How does all this relate to elite digg users? Well, a story needs only around 30-40 diggs within Digg's top usersa short space of time to rise to the front page. If the friends of top users constantly cross-digg each others’ stories, this ensures that their stories will always (or almost always) rise to the top. The claim is that they are acting as de facto editors of the homepage. The question then becomes: is digg really any different from a traditional news site (apart from the fact that it’s not paying the editors)?

But the idea that this is a bad thing is based on the myth that Digg is (or should be) fundamentally democratic, when in actual fact it is a meritocracy. This was pointed out in the comments section of the digg article, but it’s self-evident: the concept of “digging” is essentially meritocratic. The idea is that some stories will rise to the top of the pile while others will sink. Of course, digg is a democracy in the sense that one user’s digg is worth exactly the same as any other. But, as with any social network, those with more time on their hands are able to make their votes go further. Moreover, like most modern MMORPGs, a “guild” of friends is more powerful than a single user digging alone. (Okay, so the analogy is still a stretch, but you get the idea…)

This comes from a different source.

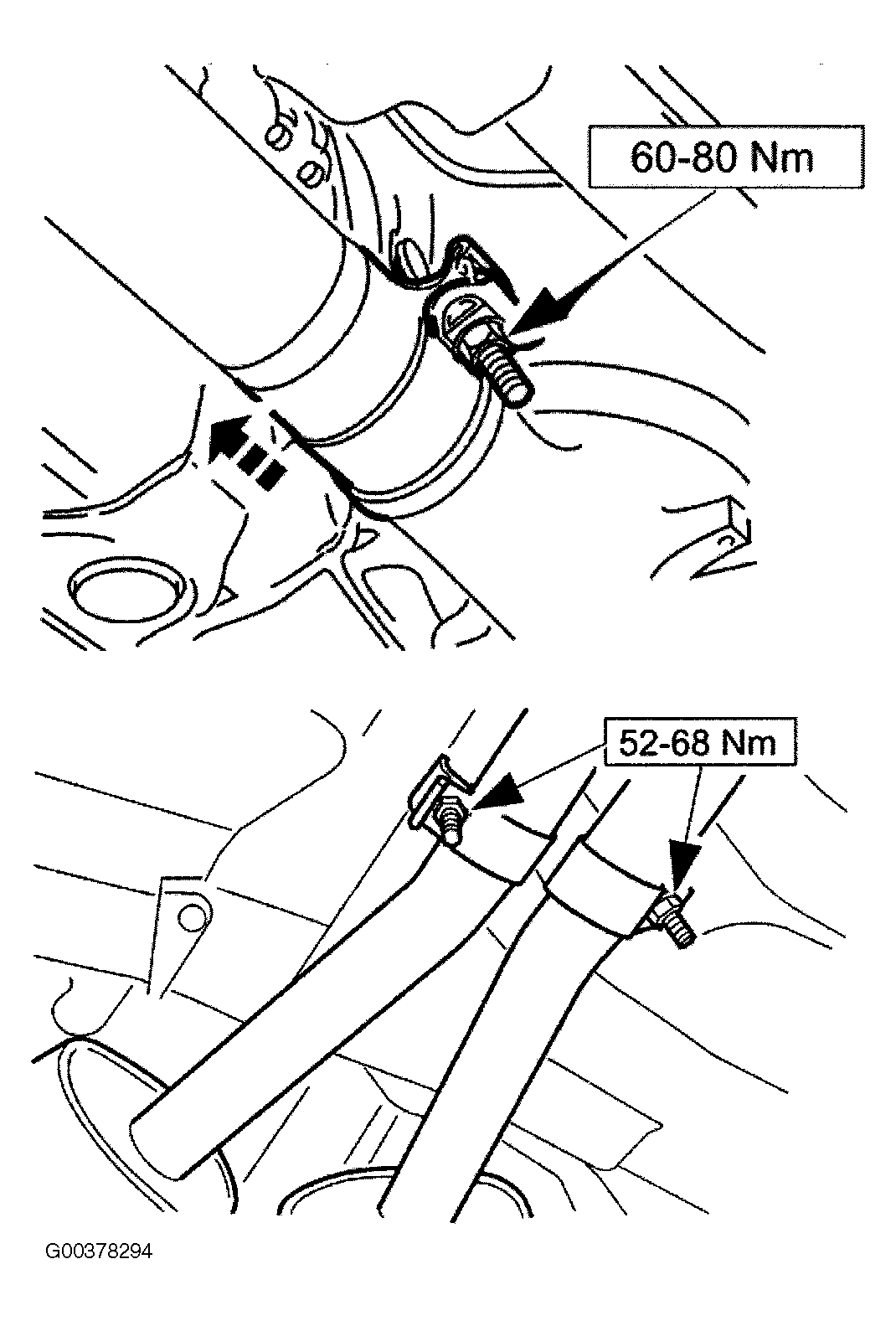 60-80 Nm

52-68 Nm

G00378294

In any case, would the supposed utopia of a “truly free” and democratic digg actually be interesting to read? Taken to its logical conclusion, this simply means turning digg into another news aggregator, with stories submitted by users instead of newswire. But this wouldn’t be digg, and it wouldn’t be possible to sort the wheat from the chaff. The bottom line is that many of the stories suggested by the top users are in fact interesting; they wouldn’t be dugg so highly if they weren’t.

Still, there are some less radical and more interesting suggestions in the comments section which are aimed at redressing the balance. For example, discarding the “friends” feature altogether; or hiding the identity of the submitter until the story rises to the homepage. I like the last idea in particular, since it emphasizes the stories over the users, but still allows users to be identified with their stories once the best ones have come to the front.

Equally, though, there are some awful suggestions which would, to my mind, only make things worse: more points-based systems, in particular, are a no-go as far as I’m concerned. If a user gets minus points for digging poorly performing articles, that means only the big name articles will ever be dugg, so you’d get an even more powerful elite editing cabal.

What I think is most interesting about this story is that it highlights the more general issue of online communication in the Web 2.0 age. If digg friendship is not necessarily reciprocal, how will this affect our online communication in the future? Web 2.0 social networking sites have the capacity to connect us to more people than ever. But are we actually “connecting” in any meaningful sense of the word? Or is it rather the case that we’re all in one big room shouting at each other? “This link is cool!” “Read this blog!” “Check out this weird news story!” As Mike Shea asked recently in his blog, just how much unactionable content can we process?

Faced with this onslaught of information competing for our attention, are we just paying attention to whoever shouts the loudest?